Recall that $$\ell_1 = \{(x_n)_{n\in\mathbb{N}}: \sum_{n=1}^\infty |x_n|<\infty\}$$ and $$\ell_2 = \{(x_n)_{n\in\mathbb{N}}: \sum_{n=1}^\infty |x_n|^2<\infty\}.$$

Known facts:

$$(1)$$ $$\ell_1$$ and $$\ell_2$$ are Banach spaces. In particular, $$\ell_1$$ is closed.

$$(2)$$ $$\ell_2$$ is reflexive.

$$(3)$$ $$\ell_1\subseteq \ell_2$$.

$$(4)$$ Closed subspace of a reflexive space is again reflexive.

Therefore, $$\ell_1$$ is reflexive.

But it is a well-known fact that $$\ell_1$$ is never reflexive. What is wrong with the above arguments?

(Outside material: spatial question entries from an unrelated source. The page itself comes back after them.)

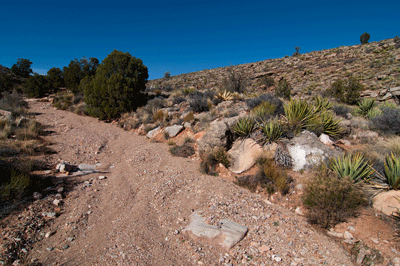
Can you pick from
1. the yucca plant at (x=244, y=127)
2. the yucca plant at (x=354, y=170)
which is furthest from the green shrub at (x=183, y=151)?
the yucca plant at (x=354, y=170)

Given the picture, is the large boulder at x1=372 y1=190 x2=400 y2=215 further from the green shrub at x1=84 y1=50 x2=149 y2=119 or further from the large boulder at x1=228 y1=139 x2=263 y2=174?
the green shrub at x1=84 y1=50 x2=149 y2=119

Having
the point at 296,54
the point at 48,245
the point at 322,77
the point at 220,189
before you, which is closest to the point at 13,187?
the point at 48,245

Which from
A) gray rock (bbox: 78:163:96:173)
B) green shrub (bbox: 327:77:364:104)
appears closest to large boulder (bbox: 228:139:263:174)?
gray rock (bbox: 78:163:96:173)

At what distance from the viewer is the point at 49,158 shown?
22.1 ft

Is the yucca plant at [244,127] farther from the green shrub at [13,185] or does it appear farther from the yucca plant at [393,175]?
the green shrub at [13,185]

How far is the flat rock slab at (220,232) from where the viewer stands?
131 inches

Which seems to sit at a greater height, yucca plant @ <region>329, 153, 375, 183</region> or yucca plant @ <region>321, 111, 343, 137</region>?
yucca plant @ <region>321, 111, 343, 137</region>

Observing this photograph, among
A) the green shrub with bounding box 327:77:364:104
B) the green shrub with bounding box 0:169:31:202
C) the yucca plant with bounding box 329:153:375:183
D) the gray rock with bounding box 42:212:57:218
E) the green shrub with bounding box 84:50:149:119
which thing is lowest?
the gray rock with bounding box 42:212:57:218

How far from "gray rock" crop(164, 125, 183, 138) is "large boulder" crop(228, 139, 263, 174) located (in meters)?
3.96

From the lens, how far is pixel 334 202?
3.72 metres

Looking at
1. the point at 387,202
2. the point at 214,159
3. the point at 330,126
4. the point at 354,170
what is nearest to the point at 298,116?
the point at 330,126

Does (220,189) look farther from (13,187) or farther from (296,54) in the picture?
(296,54)

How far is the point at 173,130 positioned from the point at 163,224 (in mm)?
6547

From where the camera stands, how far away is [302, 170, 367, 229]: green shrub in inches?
143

• Why do you think that $\ell_1$ is a closed subspace of $\ell_2?$
– mfl
Commented Aug 2, 2018 at 8:56

$\ell_1$ is not closed as a subspace of $\ell_2$: when you say $\ell_1$ is closed, you mean that it is closed with respect to the $\lVert \cdot \rVert_1$ norm, while when we consider it as a subspace of $\ell_2$ we are talking about the $\lVert \cdot \rVert_2$ norm.
To see that $\ell_1$ is not closed in $\ell_2$, just take an element $x$ of $\ell_2$ which is not in $\ell_1$, as for example is $(\frac{1}{n})_n$, and build a sequence of elements in $\ell_1$ which converge to $x$ in $\lVert \cdot \rVert_2$ norm. It should be easy for you do find many such examples.